De rechtbank komt het geheel beziend tot de conclusie dat de peildatum van
1 november als neergelegd in voornoemd artikellid, niet toeziet op een pensioen ingevolge de AWW/Anw. Om die reden is de rechtbank van oordeel dat het bestreden besluit, volgens welke verweerder gelet op de Zfw gehouden was voor de bepaling van de hoogte van het loon, inclusief het AWW-pensioen, 1 november van het voorafgaande jaar als peildatum te hanteren, niet berust op een deugdelijke motivering.".
De Raad volgt de rechtbank hierin niet en overweegt daartoe het volgende.
Artikel 2a van het op artikel 3, negende lid, van de Zfw gebaseerde Besluit beperking kring verzekerden Ziekenfondswet luidt als volgt:
1. Van de verzekering ingevolge artikel 3, eerste lid, onder a, b en d, van de Ziekenfondswet is uitgezonderd degene wiens vaste, naar tijdsruimte en in geld vastgestelde inkomen uit een of meer rechtsverhoudingen die afzonderlijk bezien rechtsgrond vormen voor verzekering ingevolge artikel 3, eerste lid, onder b of d, van de Ziekenfondswet, in voorkomend geval vermeerderd met het loon, bedoeld in artikel 3, vierde en vijfde lid, van de Ziekenfondswet, meer bedraagt dan het in artikel 3, eerste lid, onder a, van de Ziekenfondswet bedoelde bedrag.
2. Voor de toepassing van het eerste lid is artikel 3, vierde lid, onder b, c, d en e van de Ziekenfondswet, van overeenkomstige toepassing.
Met dit artikel is niet alleen gegeven dat een uitkering krachtens de Anw dient te worden betrokken bij het antwoord op de vraag of de loongrens wordt overschreden (het eerste lid), maar tevens dat daarbij beslissend is het inkomen op de peildatum van artikel 3, vierde lid, onder c, van de Zfw (het tweede lid).
Uit het vorenstaande volgt dan ook dat het hoger beroep slaagt.

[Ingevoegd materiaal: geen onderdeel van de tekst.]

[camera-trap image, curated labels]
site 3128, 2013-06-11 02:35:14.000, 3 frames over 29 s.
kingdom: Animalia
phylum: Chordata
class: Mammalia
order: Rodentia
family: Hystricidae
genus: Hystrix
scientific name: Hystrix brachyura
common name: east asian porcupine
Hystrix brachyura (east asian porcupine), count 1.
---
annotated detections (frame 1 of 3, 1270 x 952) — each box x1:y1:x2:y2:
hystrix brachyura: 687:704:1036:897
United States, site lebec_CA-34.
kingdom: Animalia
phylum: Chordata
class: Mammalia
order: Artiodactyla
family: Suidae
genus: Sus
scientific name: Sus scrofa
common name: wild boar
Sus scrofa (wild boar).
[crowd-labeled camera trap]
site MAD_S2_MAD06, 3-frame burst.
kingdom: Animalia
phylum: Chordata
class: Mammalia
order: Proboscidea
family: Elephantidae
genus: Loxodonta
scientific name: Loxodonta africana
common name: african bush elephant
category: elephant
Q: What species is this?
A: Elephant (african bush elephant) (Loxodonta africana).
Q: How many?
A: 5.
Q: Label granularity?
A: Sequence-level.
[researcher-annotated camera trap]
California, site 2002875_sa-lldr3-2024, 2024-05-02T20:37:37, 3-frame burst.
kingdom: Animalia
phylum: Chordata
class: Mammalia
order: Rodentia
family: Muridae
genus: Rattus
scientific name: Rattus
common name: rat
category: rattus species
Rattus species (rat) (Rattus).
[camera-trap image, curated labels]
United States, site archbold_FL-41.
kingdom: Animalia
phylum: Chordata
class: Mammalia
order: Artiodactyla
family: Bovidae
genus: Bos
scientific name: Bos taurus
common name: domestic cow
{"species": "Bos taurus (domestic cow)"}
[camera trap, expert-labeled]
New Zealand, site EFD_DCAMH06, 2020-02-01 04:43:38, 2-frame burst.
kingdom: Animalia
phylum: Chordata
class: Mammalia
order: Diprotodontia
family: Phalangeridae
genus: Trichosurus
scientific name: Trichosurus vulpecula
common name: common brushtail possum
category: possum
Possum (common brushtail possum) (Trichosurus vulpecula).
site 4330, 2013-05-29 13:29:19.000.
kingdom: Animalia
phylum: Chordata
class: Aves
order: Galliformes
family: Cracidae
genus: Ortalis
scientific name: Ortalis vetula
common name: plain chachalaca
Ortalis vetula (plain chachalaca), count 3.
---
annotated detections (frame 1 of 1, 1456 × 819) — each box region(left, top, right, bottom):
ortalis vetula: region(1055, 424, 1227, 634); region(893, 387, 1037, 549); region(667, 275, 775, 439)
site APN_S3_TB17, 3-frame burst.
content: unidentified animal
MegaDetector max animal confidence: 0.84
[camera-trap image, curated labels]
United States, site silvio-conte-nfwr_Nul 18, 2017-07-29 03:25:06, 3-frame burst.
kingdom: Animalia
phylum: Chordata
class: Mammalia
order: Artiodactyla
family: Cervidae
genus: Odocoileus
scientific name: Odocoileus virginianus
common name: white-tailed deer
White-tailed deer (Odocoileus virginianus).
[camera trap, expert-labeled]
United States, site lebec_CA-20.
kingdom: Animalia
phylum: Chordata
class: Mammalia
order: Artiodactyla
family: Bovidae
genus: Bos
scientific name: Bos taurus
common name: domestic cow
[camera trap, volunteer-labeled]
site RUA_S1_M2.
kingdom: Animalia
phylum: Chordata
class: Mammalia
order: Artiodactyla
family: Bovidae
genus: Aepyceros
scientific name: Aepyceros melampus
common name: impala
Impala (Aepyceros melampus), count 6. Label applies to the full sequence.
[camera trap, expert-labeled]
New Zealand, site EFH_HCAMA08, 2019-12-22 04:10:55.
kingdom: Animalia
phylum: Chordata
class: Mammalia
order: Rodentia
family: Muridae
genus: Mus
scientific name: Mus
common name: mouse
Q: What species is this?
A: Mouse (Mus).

De aangevallen uitspraak dient te worden vernietigd en het inleidend beroep dient alsnog ongegrond te worden verklaard.
De Raad acht tot slot geen termen aanwezig om toepassing te geven aan het bepaalde in artikel 8:75 van de Algemene wet bestuursrecht.
III. BESLISSING
De Centrale Raad van Beroep,
Recht doende:
Vernietigt de aangevallen uitspraak;
Verklaart het inleidend beroep alsnog ongegrond.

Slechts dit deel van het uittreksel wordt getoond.